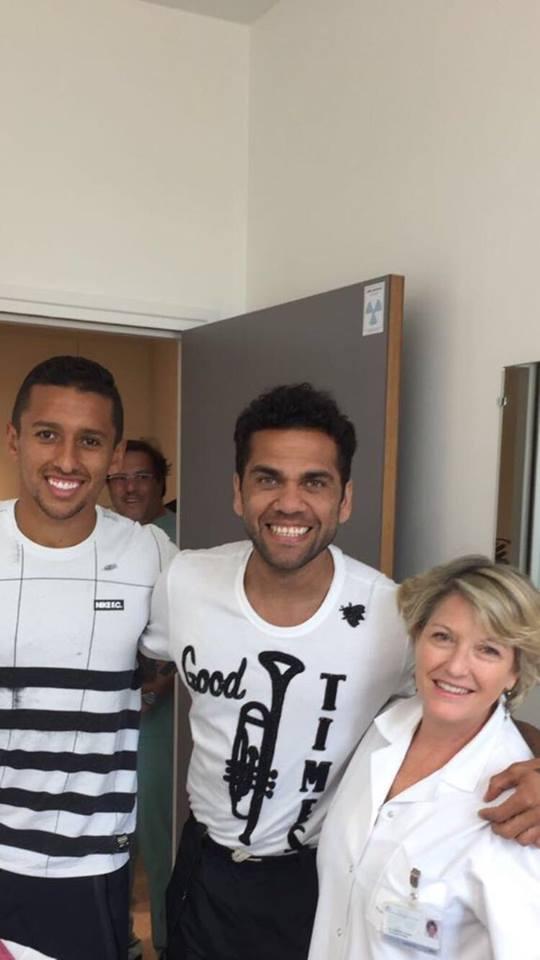 Mercato - Daniel Alves devrait signer pour 2 saisons au PSG et être présenté mercredi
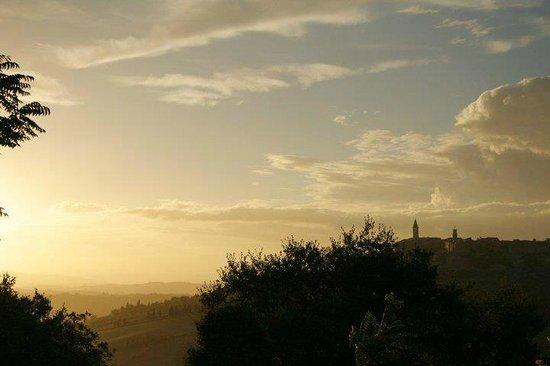 Agriturismo Lucignanello: Sunset on Pienza/ Tramonto visto dalla Corte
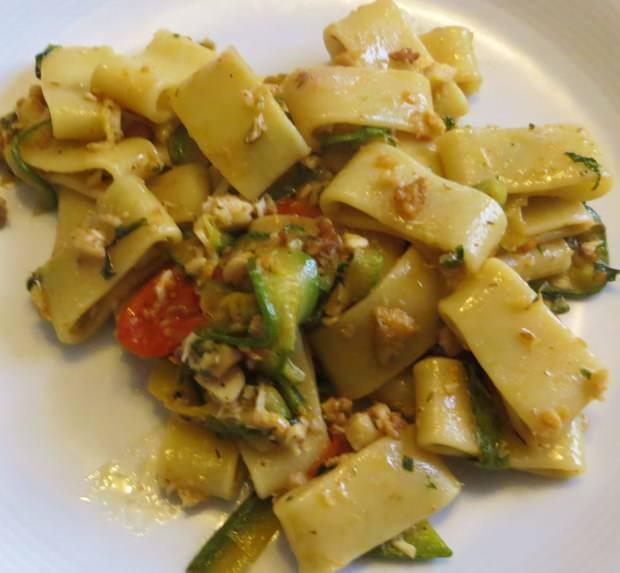 Calamarata con salsa di zucchine e spigola ricetta e foto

++++++++++

▸ **Work to be completed**
Repeat the data above exactly, but not the pictures.

▸ **Task output**
 Mercato - Daniel Alves devrait signer pour 2 saisons au PSG et être présenté mercredi
 Agriturismo Lucignanello: Sunset on Pienza/ Tramonto visto dalla Corte
 Calamarata con salsa di zucchine e spigola ricetta e foto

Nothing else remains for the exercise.